» **Document section**:
My grandmother had dementia before she died. My mother also has dementia. I’m very worried about myself since it runs in my family. Is dementia hereditary?
I have good news for you. Most types of dementia are not hereditary and are not passed down the family. It may seem like a coincidence that so many of your family members have dementia, but you don’t have to worry that you will inherit it.
What types of dementia are there?
There are more types of dementia than most people think. Dementia itself is not a disease – it is actually a group of symptoms involving loss of memory, thinking and social abilities that can be attributed to many causes.
Dementia is caused by the damage of nerve cells in some areas of your brain. This is why different people express dementia differently, depending on which area of the brain is affected.
Dementias are grouped into progressive dementias, other disorders linked to dementia, and dementia-like disorders that are reversible.
I never knew there were so many types of dementia! What do you mean by progressive dementia?
These dementias worsen over a period of time. They unfortunately, are not reversible.
The commonest progressive dementia is Alzheimer’s disease. It usually occurs in people aged 65 and older. No one knows its cause, but there are many protein plagues and nerve tangles in the brains of patients who have it.
The second commonest is Vascular dementia, which is caused by damage to the blood vessels that supply your brain. This can be due to strokes or mini-strokes, and other blood vessel conditions.
Then there is Lewy body dementia, named after some abnormal clumps of protein in the brain.
There is also Frontotemporal dementia, named because the frontal and temporal lobes of your brain are affected. In addition to memory loss, you may get a personality change and language problems because the frontal lobes are affected.
There is also Mixed dementia, which is a mixture of the above types.
What other disorders can give rise to dementia?
Parkinson’s disease patients can also develop dementia, as well as people who have had repeated brain injury, such as soldiers or boxers.
Then there are the reversible dementias that can be caused by infections, immune disorders,
thyroid problems, hypoglycaemia, low minerals in your blood stream like salt, dehydration, not having enough vitamins, alcohol, brain tumors or hematomas – basically, anything that can affect your brain for a short period.

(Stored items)
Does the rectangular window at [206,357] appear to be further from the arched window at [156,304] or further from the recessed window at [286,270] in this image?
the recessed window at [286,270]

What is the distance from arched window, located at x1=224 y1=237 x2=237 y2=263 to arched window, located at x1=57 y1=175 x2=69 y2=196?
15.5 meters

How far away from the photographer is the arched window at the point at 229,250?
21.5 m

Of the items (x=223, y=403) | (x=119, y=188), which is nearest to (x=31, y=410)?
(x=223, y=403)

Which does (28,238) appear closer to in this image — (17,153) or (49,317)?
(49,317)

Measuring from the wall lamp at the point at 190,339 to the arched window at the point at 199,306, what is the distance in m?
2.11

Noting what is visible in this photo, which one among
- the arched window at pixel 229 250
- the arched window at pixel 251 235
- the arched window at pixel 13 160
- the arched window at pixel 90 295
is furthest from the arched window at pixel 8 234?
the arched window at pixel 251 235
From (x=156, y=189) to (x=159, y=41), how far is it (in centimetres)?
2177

» **Required work**:
• a. Copy the part of the dementia text starting at "Then there is" and ending at "soldiers or boxers.", renaming "Lewy body dementia" as "dementia with Lewy bodies".
• b. According to the dementia text, at what age does Alzheimer's disease usually occur?
Nothing in the records is needed here.

» **Your responses**:
• a.
Then there is dementia with Lewy bodies, named after some abnormal clumps of protein in the brain.
There is also Frontotemporal dementia, named because the frontal and temporal lobes of your brain are affected. In addition to memory loss, you may get a personality change and language problems because the frontal lobes are affected.
There is also Mixed dementia, which is a mixture of the above types.
What other disorders can give rise to dementia?
Parkinson’s disease patients can also develop dementia, as well as people who have had repeated brain injury, such as soldiers or boxers.

• b. In people aged 65 and older.